┏━━

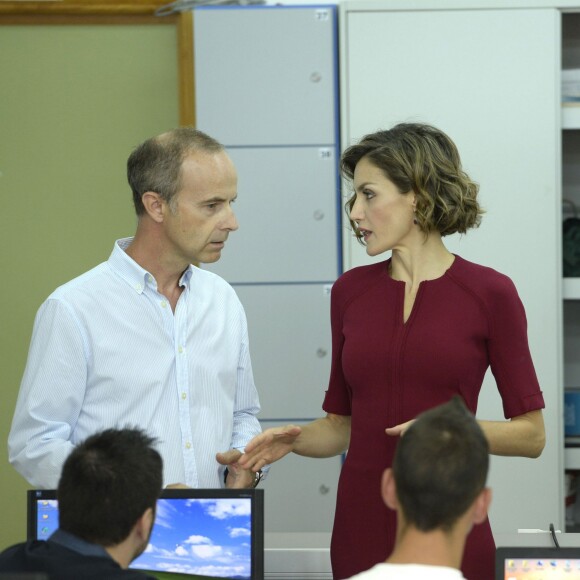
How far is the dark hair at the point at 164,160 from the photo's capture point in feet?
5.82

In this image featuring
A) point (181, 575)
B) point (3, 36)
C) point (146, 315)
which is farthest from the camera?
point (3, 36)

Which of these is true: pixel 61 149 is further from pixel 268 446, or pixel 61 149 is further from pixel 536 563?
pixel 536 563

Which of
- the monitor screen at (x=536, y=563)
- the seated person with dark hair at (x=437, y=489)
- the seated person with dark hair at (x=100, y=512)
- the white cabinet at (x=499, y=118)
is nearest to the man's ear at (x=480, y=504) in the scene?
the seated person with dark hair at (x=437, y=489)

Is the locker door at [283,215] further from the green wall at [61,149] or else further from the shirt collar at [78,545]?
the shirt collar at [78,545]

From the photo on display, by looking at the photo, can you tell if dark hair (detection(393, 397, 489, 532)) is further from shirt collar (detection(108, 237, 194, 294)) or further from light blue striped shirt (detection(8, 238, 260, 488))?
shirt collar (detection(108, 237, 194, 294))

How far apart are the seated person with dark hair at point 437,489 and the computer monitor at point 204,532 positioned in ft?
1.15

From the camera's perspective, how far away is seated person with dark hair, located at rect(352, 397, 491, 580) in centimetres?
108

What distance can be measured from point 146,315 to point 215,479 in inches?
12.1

┗━━
┏━━

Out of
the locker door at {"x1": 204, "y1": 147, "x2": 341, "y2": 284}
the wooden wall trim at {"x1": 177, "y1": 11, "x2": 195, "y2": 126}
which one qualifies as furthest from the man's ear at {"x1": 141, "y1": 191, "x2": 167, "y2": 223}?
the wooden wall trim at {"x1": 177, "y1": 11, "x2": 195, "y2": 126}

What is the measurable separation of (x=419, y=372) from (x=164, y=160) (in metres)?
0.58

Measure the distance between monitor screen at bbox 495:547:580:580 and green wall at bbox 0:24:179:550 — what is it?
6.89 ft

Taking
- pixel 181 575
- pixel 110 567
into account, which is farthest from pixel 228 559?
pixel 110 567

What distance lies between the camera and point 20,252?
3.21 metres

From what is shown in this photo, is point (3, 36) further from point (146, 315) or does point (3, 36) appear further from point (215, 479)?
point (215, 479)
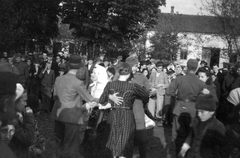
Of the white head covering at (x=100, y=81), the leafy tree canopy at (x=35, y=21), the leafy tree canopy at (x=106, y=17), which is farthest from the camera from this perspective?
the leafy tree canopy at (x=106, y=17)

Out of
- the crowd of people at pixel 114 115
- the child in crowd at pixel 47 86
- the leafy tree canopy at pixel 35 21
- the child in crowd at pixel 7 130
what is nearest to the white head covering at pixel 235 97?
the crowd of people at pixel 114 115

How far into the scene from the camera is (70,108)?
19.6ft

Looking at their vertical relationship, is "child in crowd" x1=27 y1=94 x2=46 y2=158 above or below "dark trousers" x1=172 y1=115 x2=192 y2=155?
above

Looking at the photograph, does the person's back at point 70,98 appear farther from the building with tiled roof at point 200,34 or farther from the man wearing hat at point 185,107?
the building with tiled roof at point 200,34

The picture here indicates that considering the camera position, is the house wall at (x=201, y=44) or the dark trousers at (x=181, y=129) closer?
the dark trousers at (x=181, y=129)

┗━━

(Set task) Please count the lines of the records above that contain the string "does", with case counted as significant. Reply with only the number.

(Response to this task) 2